What needs to be done:
Reproduce verbatim the lines of the material from the one containing "Which comparison holds" through the one containing "Is the blue", both included. Omit the pictures from your output.

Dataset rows
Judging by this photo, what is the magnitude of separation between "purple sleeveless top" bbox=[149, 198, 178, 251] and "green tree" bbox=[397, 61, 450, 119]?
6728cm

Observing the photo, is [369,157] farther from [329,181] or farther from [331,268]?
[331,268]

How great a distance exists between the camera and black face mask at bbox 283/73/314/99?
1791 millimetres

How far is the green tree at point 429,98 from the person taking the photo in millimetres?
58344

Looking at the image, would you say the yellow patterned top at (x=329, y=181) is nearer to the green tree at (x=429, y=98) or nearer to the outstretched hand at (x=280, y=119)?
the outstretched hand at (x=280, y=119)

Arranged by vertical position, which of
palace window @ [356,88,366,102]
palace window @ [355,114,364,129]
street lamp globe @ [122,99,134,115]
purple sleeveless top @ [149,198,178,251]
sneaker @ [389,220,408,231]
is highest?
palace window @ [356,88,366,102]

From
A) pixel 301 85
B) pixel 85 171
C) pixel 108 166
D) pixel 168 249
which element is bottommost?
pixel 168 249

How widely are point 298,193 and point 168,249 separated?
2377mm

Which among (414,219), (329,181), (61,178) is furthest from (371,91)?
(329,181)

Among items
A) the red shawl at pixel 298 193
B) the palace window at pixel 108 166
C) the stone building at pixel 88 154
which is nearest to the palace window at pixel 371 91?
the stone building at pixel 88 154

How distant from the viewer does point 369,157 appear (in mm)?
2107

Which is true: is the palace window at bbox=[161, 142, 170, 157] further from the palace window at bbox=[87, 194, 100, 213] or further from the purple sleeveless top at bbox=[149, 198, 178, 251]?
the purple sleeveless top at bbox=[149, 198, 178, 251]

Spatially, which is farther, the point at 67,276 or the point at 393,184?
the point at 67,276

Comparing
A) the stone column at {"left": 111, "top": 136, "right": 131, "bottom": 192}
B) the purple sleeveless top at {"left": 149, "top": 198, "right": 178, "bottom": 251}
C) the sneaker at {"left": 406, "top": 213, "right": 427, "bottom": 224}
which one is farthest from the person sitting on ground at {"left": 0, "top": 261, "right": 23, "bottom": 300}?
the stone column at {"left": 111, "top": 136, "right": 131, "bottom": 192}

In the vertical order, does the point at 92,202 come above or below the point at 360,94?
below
--
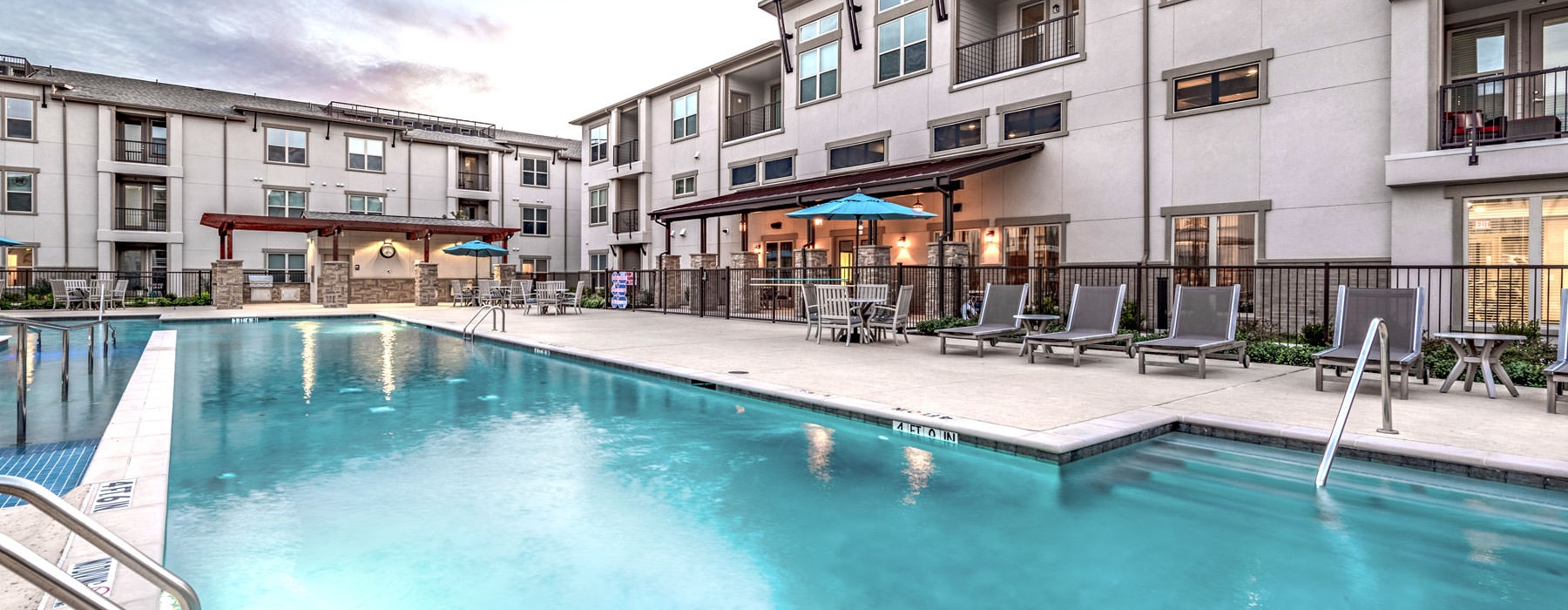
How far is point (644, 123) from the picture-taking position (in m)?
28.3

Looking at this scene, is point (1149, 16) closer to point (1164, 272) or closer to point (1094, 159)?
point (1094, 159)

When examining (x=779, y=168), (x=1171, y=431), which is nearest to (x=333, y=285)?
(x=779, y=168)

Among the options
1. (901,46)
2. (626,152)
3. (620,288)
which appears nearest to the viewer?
==
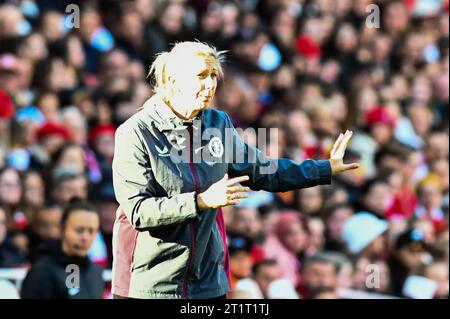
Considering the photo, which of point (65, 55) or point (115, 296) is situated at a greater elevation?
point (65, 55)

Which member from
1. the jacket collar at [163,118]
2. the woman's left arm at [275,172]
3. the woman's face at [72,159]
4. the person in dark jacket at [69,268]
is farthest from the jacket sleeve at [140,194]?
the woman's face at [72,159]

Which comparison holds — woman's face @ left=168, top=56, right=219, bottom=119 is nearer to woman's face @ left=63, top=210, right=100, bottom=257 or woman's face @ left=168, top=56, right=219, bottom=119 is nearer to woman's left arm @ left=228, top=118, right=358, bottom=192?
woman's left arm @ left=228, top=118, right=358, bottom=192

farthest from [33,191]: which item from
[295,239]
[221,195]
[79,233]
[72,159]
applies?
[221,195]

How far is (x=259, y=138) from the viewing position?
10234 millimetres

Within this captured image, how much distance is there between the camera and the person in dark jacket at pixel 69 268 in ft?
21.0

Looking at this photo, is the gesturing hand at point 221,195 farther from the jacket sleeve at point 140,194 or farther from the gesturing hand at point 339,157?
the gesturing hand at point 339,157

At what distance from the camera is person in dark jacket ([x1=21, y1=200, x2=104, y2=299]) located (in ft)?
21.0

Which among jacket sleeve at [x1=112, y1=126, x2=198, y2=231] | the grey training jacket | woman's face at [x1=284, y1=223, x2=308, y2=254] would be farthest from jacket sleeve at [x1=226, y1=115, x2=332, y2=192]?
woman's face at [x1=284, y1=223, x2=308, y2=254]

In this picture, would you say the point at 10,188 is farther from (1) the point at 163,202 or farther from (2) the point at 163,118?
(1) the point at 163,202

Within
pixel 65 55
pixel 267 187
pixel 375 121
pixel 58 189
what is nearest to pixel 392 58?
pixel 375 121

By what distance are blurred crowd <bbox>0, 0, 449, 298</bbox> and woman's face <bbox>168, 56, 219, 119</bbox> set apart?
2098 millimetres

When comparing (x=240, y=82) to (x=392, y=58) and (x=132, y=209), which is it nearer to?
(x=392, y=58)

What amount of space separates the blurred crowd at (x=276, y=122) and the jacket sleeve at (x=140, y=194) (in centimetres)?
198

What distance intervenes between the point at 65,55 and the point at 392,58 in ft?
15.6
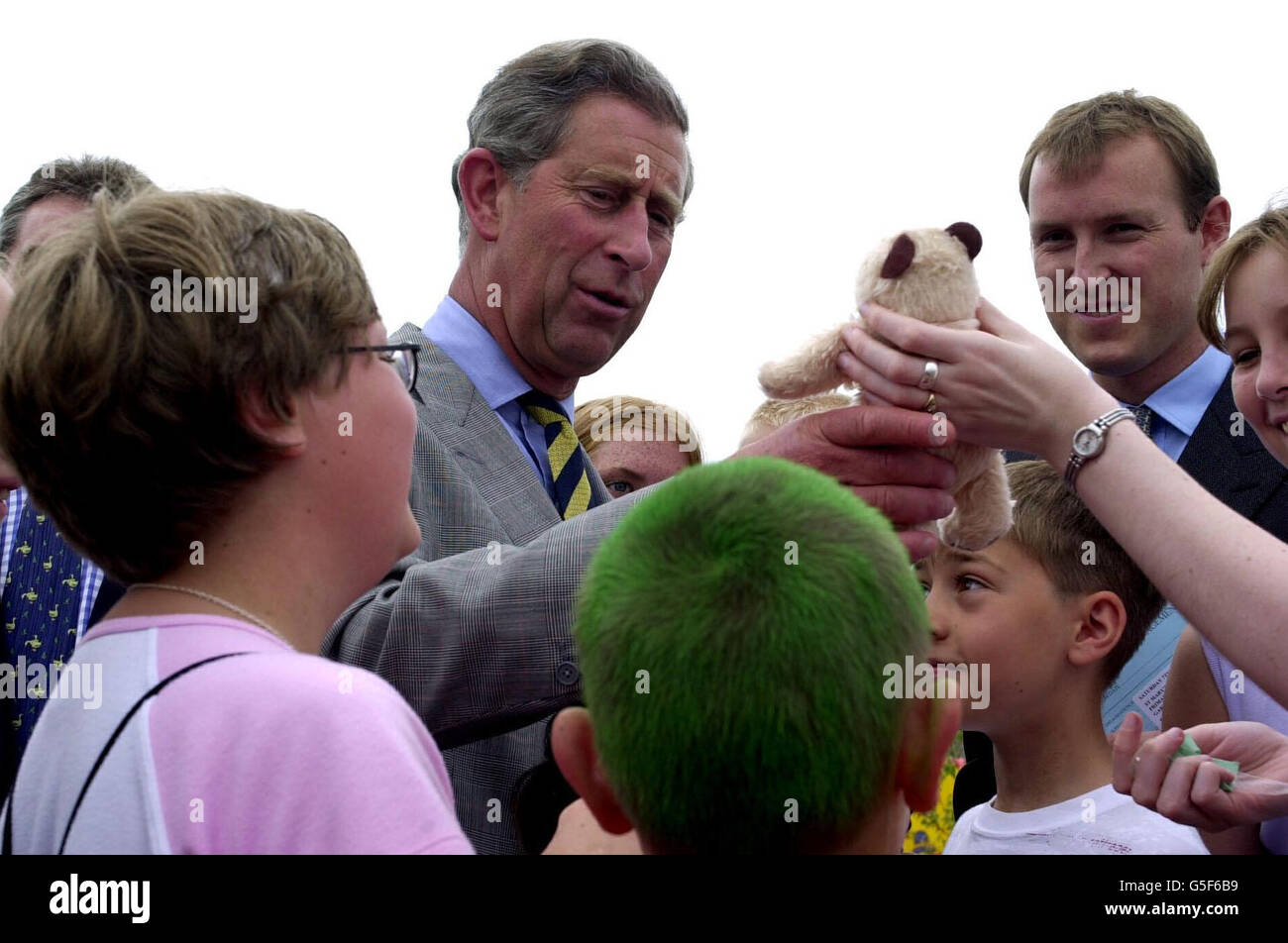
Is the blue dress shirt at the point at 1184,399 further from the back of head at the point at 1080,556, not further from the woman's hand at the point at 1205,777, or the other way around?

Response to the exercise:
Which comparison holds — woman's face @ left=168, top=56, right=219, bottom=119 is nearer to woman's face @ left=63, top=210, right=100, bottom=257 or woman's face @ left=168, top=56, right=219, bottom=119 is nearer to woman's left arm @ left=228, top=118, right=358, bottom=192?
woman's left arm @ left=228, top=118, right=358, bottom=192

farthest from [33,191]: which item from
[295,239]
[221,195]
[79,233]
[72,159]
applies?
[221,195]

How far is (x=259, y=138) from the viewing position?
10234 millimetres

Within this captured image, how much distance is there between the camera and the person in dark jacket at pixel 69 268 in ft?
21.0

Looking at this photo, is the gesturing hand at point 221,195 farther from the jacket sleeve at point 140,194 or farther from the gesturing hand at point 339,157?
the gesturing hand at point 339,157

At what distance from the camera is person in dark jacket ([x1=21, y1=200, x2=104, y2=299]) located (in ft)?
21.0

Which among jacket sleeve at [x1=112, y1=126, x2=198, y2=231] | the grey training jacket | woman's face at [x1=284, y1=223, x2=308, y2=254] would be farthest from jacket sleeve at [x1=226, y1=115, x2=332, y2=192]?
woman's face at [x1=284, y1=223, x2=308, y2=254]

In this picture, would you say the point at 10,188 is farther from (1) the point at 163,202 or farther from (2) the point at 163,118?
(1) the point at 163,202

Within
pixel 65 55
pixel 267 187
pixel 375 121
pixel 58 189
what is nearest to pixel 392 58?
pixel 375 121

By what distance are blurred crowd <bbox>0, 0, 449, 298</bbox> and woman's face <bbox>168, 56, 219, 119</bbox> set apart?
2098 millimetres

When comparing (x=240, y=82) to (x=392, y=58) and (x=132, y=209), which is it nearer to?
(x=392, y=58)

What amount of space separates the blurred crowd at (x=276, y=122) and the jacket sleeve at (x=140, y=194) (in centimetres)?
198

What distance intervenes between the point at 65,55 and the point at 392,58 in ft?
15.6
Is the blue dress shirt at the point at 1184,399 further from the back of head at the point at 1080,556, not further from the woman's hand at the point at 1205,777, or the other way around?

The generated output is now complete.